W lekkim terenie opona jest po prostu dobra, nie porywa jakoś, ale też nie czuć dużych oporów toczenia, nie sprawa jakiegoś uczucia ciężkości, ale też rower nie odlatuje sam do przodu. Znacznie zmienia się to w cięższych warunkach. „Dobrze, że miałem tego Ardenta, bo jak się rozpadało na Trophy, to ten Ikon, by tam na tych kamieniach tak tańczył, że szybciej by było biec z rowerem w dół” To krótka recenzja tej opony, która przeszła test bojowy na Beskidy MTB Trophy. Przy niesprzyjającej aurze, opona pokazała pazur i sprawdziła się ponad przeciętnie.
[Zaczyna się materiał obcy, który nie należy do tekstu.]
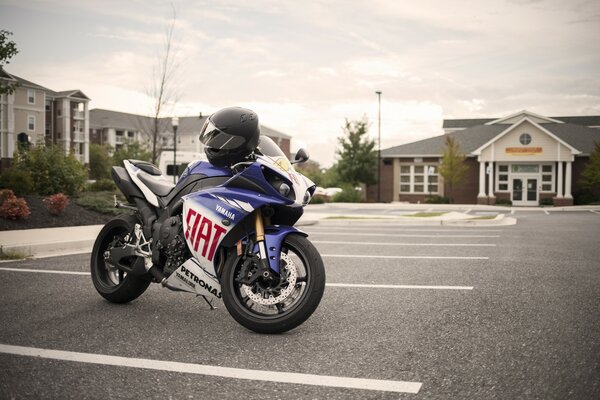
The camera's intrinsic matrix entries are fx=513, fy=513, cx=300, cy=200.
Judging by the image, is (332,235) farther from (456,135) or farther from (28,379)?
(456,135)

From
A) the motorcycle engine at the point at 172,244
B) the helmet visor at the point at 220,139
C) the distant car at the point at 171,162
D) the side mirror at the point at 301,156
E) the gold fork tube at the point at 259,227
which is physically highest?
the distant car at the point at 171,162

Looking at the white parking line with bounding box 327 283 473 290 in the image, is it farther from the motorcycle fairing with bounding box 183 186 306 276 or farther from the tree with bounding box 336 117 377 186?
the tree with bounding box 336 117 377 186

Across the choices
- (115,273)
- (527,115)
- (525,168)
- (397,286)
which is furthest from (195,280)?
(527,115)

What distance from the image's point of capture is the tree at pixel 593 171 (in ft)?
118

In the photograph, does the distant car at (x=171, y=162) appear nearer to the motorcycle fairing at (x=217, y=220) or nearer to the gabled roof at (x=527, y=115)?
the motorcycle fairing at (x=217, y=220)

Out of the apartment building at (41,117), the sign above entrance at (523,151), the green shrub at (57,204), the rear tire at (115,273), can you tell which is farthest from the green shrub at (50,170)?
the apartment building at (41,117)

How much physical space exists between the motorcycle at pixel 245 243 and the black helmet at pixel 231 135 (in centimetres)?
9

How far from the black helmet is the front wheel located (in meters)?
0.94

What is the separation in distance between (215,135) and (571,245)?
29.1ft

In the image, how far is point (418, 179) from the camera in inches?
1747

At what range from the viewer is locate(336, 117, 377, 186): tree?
42594 millimetres

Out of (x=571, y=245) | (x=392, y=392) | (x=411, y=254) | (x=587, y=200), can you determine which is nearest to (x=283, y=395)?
(x=392, y=392)

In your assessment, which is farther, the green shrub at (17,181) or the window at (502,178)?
the window at (502,178)

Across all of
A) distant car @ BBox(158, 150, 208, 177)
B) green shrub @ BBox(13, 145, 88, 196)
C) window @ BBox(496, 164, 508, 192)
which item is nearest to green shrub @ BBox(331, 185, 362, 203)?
window @ BBox(496, 164, 508, 192)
Ardent Race to opona na określone warunki, w typowych zwykłych leśnych warunkach można powiedzieć, że sprawuje się poprawnie, ale kiedy warunki na trasie robią się cięższe, to „brzydkie kaczątko” staje się rasową oponą i jej część nazwy „race” zaczyna nabierać sensu.